Faceira

Valsa (póstuma) de Ernesto Nazareth (20/03/1863 – 01/02/1934)

Sobre Ernesto Nazareth veja na Wikipedia: http://pt.wikipedia.org/wiki/Ernesto_Nazareth

"Ernesto Júlio de Nazareth (Rio de Janeiro, 20 de março de 1863 — Jacarepaguá, 1º de Fevereiro de 1934) foi um pianista e compositor brasileiro, considerado um dos grandes nomes do "tango brasileiro" ou, simplesmente, choro. "Seu jogo fluido, desconcertante e triste ajudou-me a compreender melhor a alma brasileira", disse o compositor francês Darius Milhaud sobre Ernesto Nazareth, carioca que fixou o "tango brasileiro" e outros gêneros musicais do Rio de Janeiro de seu tempo.
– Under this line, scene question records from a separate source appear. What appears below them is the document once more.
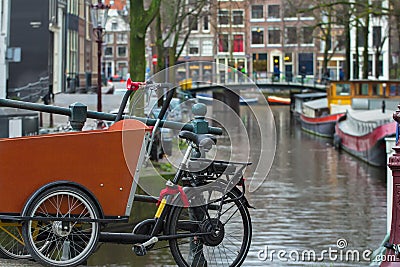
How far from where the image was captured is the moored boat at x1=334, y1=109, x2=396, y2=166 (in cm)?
3041

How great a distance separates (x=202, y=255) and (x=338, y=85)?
133 feet

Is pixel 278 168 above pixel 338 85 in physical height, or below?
below

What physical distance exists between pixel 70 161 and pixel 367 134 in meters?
27.8

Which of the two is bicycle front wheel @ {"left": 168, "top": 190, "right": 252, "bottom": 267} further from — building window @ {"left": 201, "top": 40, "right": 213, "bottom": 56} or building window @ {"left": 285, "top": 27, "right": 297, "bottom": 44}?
building window @ {"left": 201, "top": 40, "right": 213, "bottom": 56}

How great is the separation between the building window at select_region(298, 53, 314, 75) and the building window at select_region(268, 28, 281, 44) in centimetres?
297

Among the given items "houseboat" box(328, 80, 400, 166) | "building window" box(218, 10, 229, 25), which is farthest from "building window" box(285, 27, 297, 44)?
"houseboat" box(328, 80, 400, 166)

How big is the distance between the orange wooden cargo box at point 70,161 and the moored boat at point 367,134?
24.4 metres

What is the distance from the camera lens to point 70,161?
5500 mm

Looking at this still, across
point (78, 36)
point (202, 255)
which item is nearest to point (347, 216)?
point (202, 255)

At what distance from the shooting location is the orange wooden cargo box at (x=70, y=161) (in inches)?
216

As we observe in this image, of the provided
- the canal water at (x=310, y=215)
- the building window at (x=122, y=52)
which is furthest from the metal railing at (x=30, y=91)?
the building window at (x=122, y=52)

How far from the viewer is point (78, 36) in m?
39.1

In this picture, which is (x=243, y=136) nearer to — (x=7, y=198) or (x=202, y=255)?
(x=202, y=255)

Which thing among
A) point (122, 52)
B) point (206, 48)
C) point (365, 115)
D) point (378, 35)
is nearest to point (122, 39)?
point (122, 52)
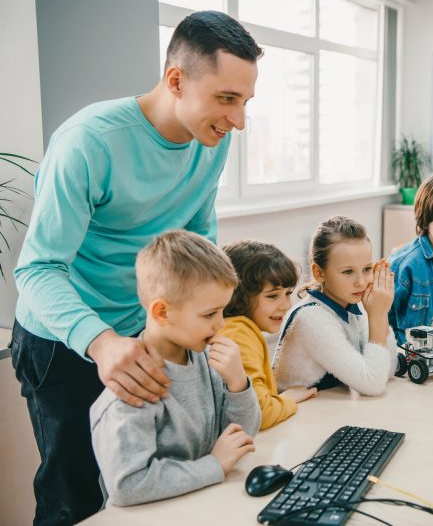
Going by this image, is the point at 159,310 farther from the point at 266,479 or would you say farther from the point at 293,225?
the point at 293,225

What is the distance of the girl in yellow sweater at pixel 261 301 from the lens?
150 centimetres

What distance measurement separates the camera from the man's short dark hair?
1294 mm

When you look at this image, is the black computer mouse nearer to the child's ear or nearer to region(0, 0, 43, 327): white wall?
the child's ear

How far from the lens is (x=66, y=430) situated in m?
1.44

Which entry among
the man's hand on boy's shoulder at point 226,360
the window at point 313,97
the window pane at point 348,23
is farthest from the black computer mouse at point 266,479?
the window pane at point 348,23

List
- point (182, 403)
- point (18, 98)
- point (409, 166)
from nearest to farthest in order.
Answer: point (182, 403), point (18, 98), point (409, 166)

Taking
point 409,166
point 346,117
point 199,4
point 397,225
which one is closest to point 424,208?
point 199,4

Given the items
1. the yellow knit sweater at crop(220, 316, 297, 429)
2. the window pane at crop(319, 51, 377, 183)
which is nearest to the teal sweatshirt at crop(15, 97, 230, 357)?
the yellow knit sweater at crop(220, 316, 297, 429)

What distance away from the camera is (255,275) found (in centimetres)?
156

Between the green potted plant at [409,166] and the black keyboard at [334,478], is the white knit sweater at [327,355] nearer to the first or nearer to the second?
the black keyboard at [334,478]

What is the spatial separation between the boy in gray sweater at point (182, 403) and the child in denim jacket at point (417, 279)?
1.18 m

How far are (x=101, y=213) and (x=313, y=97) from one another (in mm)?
3358

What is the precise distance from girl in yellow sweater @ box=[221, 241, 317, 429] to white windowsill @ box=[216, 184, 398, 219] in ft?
6.07

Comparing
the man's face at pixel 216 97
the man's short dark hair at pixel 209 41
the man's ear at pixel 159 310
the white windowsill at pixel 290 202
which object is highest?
the man's short dark hair at pixel 209 41
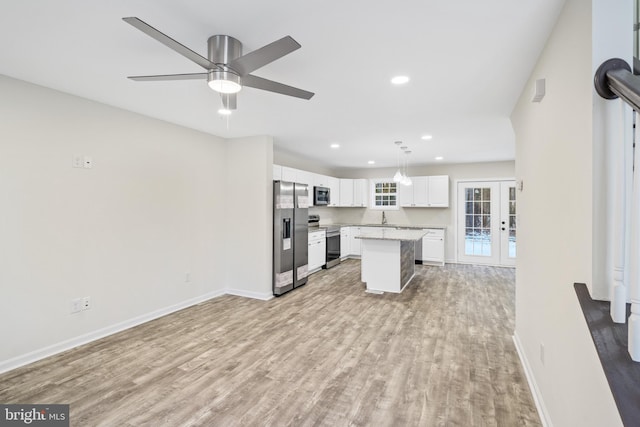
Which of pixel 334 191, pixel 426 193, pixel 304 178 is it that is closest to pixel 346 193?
pixel 334 191

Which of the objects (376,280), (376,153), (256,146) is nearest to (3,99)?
(256,146)

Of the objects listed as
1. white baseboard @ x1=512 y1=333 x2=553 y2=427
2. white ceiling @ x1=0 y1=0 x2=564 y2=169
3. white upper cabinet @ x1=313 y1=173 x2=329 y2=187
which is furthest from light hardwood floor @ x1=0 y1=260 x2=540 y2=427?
white upper cabinet @ x1=313 y1=173 x2=329 y2=187

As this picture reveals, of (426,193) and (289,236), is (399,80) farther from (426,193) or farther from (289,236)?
(426,193)

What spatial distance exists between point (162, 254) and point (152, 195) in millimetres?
777

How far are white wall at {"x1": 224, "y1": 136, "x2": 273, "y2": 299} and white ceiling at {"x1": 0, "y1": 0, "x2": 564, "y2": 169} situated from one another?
884 millimetres

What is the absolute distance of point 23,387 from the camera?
7.71 feet

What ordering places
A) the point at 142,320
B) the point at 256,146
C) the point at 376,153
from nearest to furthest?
the point at 142,320 → the point at 256,146 → the point at 376,153

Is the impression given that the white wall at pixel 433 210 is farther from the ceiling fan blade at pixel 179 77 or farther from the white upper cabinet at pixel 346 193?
the ceiling fan blade at pixel 179 77

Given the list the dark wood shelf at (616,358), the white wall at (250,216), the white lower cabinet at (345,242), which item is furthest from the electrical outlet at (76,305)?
the white lower cabinet at (345,242)

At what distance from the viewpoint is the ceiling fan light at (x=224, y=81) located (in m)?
1.83

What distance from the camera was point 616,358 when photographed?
931 mm

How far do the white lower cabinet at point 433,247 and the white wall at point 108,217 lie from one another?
429cm

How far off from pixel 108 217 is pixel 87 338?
4.19 feet

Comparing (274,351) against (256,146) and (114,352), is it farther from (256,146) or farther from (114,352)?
(256,146)
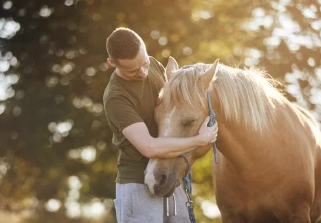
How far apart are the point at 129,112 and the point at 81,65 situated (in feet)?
34.6

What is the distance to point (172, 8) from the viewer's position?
49.8 feet

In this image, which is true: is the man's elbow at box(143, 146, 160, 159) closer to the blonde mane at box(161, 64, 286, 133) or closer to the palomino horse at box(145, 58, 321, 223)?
the palomino horse at box(145, 58, 321, 223)

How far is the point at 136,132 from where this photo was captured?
4.55 m

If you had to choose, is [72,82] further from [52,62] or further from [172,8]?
[172,8]

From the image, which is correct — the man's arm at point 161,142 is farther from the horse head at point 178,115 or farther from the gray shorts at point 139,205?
the gray shorts at point 139,205

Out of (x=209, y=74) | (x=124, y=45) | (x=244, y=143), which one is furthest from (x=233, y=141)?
(x=124, y=45)

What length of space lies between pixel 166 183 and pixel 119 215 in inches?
22.9

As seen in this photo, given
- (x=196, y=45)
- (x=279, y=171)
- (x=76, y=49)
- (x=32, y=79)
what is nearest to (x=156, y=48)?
(x=196, y=45)

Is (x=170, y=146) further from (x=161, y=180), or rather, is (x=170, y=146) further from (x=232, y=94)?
(x=232, y=94)

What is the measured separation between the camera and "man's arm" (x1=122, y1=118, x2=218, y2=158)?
14.6ft

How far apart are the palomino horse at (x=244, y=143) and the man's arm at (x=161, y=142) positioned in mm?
83

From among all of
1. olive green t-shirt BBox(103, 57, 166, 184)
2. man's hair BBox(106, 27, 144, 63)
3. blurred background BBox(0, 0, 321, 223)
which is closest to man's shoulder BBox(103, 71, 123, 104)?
olive green t-shirt BBox(103, 57, 166, 184)

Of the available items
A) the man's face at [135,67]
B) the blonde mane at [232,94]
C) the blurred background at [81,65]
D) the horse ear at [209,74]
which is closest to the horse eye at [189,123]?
the blonde mane at [232,94]

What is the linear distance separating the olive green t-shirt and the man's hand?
1.31 feet
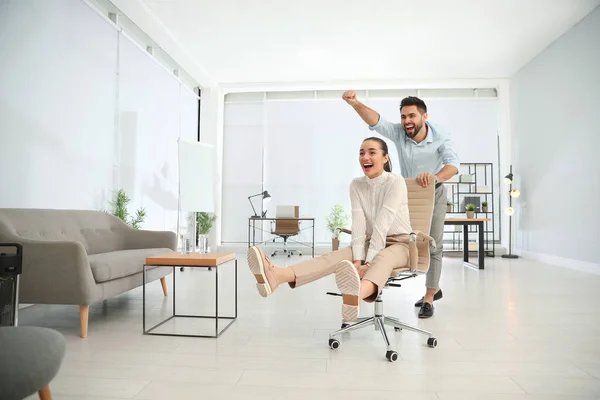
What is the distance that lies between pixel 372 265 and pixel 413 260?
254mm

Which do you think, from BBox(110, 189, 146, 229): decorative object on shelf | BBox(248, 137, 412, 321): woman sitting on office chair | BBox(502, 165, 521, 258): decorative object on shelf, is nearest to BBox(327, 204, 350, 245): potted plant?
BBox(502, 165, 521, 258): decorative object on shelf

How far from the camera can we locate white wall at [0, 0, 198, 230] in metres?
3.81

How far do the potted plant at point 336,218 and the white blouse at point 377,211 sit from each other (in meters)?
6.10

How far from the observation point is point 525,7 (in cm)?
585

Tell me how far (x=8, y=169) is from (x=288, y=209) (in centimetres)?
518

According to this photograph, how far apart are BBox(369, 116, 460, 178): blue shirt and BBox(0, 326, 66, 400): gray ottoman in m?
2.58

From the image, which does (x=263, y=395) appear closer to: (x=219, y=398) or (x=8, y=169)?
(x=219, y=398)

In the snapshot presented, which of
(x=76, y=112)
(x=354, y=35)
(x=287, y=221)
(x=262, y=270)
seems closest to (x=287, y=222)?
(x=287, y=221)

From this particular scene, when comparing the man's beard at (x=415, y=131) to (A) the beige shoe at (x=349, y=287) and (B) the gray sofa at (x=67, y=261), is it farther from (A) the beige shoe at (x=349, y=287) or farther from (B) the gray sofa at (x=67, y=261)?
(B) the gray sofa at (x=67, y=261)

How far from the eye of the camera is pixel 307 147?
9383mm

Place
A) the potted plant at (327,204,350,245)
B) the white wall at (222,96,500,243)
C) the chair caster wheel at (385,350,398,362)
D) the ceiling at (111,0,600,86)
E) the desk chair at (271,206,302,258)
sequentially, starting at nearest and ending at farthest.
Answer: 1. the chair caster wheel at (385,350,398,362)
2. the ceiling at (111,0,600,86)
3. the desk chair at (271,206,302,258)
4. the potted plant at (327,204,350,245)
5. the white wall at (222,96,500,243)

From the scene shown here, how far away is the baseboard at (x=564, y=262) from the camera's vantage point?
5954 mm

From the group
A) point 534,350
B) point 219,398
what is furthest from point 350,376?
point 534,350

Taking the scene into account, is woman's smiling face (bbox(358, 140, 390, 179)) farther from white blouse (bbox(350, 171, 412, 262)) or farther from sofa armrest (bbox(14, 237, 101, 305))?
sofa armrest (bbox(14, 237, 101, 305))
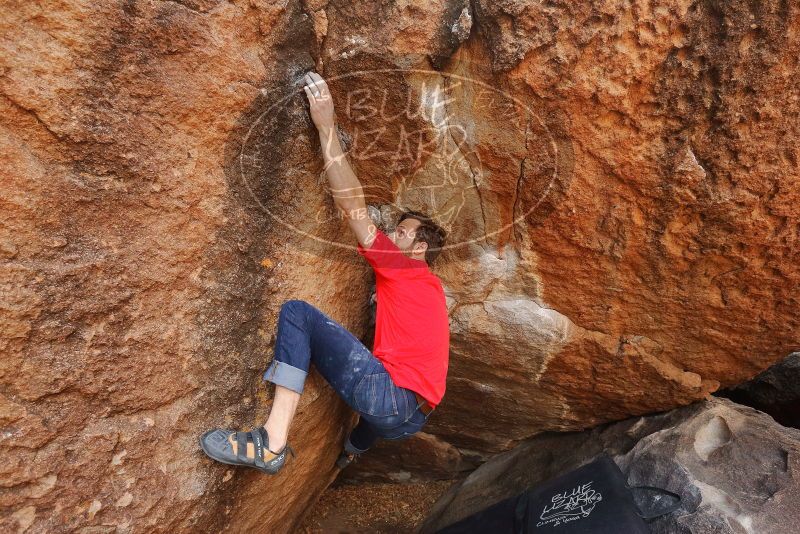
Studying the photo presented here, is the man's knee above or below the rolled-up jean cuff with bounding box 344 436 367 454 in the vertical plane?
above

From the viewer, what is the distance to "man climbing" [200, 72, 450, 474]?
6.91ft

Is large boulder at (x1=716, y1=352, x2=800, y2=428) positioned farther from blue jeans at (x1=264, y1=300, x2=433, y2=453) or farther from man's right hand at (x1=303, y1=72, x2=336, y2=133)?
man's right hand at (x1=303, y1=72, x2=336, y2=133)

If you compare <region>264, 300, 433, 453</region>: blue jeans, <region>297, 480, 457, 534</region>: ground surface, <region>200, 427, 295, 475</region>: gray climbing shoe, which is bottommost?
<region>297, 480, 457, 534</region>: ground surface

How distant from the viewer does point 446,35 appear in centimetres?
199

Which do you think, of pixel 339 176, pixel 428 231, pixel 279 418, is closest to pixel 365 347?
pixel 279 418

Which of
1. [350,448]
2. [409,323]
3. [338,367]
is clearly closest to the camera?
[338,367]

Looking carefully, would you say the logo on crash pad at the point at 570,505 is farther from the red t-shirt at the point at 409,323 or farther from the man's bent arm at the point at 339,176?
the man's bent arm at the point at 339,176

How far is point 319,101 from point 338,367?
102cm

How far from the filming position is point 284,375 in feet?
7.05

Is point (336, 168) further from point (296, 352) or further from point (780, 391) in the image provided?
point (780, 391)

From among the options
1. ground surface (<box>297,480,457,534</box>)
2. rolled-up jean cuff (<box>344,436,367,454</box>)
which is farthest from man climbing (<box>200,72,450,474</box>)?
ground surface (<box>297,480,457,534</box>)

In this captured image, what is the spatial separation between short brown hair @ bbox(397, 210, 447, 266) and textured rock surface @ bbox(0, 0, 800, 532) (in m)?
0.06

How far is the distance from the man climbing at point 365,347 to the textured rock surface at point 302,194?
82 mm

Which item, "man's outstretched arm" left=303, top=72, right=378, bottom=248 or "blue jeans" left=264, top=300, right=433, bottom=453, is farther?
"blue jeans" left=264, top=300, right=433, bottom=453
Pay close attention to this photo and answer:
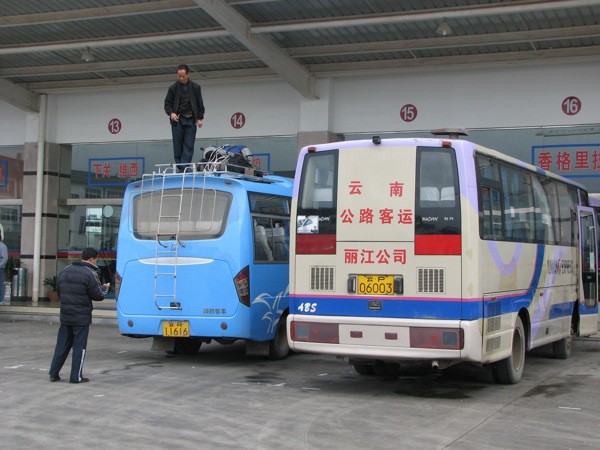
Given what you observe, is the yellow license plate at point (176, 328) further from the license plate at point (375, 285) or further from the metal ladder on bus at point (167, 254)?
the license plate at point (375, 285)

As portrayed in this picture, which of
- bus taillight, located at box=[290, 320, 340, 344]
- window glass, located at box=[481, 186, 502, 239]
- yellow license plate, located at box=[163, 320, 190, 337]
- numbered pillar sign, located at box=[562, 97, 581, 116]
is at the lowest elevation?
yellow license plate, located at box=[163, 320, 190, 337]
Estudou música com os professores Eduardo Madeira e Lucien Lambert. Intérprete constante de suas próprias composições, apresentava-se como "pianista em salas de cinema, bailes, reuniões e cerimônias sociais. De 1910 a 1913, e de 1917 a 1918, trabalhou na sala de espera do antigo Cinema Odeon (anterior ao da Cinelândia), onde muitas personalidades ilustres iam àquele estabelecimento apenas para ouvi-lo. Deixou-nos 211 peças completas para piano. E suas obras mais conhecidas são: "Apanhei-te, cavaquinho!...", "Ameno Resedá" (polcas), "Confidências", "Coração que sente", "Expansiva", "Turbilhão de beijos" (valsas), "Bambino", "Brejeiro", "Odeon" e "Duvidoso" (tangos brasileiros). Ernesto Nazareth ouviu os sons que vinham da rua, tocados por nossos músicos populares, e os levou para o piano, dando-lhes roupagem requintada. Sua obra se situa, assim, na fronteira do popular com o erudito, transitando à vontade pelas duas áreas. Em nada destoa se interpretada por um concertista, como Arthur Moreira Lima, ou um chorão como Jacob do Bandolim. O espírito do choro estará sempre presente, estilizado nas teclas do primeiro ou voltando às origens nas cordas do segundo. E é esse espírito, essa síntese da própria música de choro, que marca a série de seus quase cem tangos-brasileiros, à qual pertence "Odeon". Em 1931, o compositor começou a manifestar problemas mentais que motivaram sua internação na colônia Juliano Moreira, em Jacarepaguá. No dia 1 de fevereiro de 1934, Nazareth fugiu do manicômio e só foi encontrado três dias depois, morto por afogamento em uma cachoeira próxima."

Veja a partitura em PDF Faceira (PDF)

Ouça o audio da partitura em formato MIDI Faceira (MIDI)

Após feito este arranjo, achei o de Dilermando Reis no ótimo album “Dilermando Reis a partir de seus manuscritos”.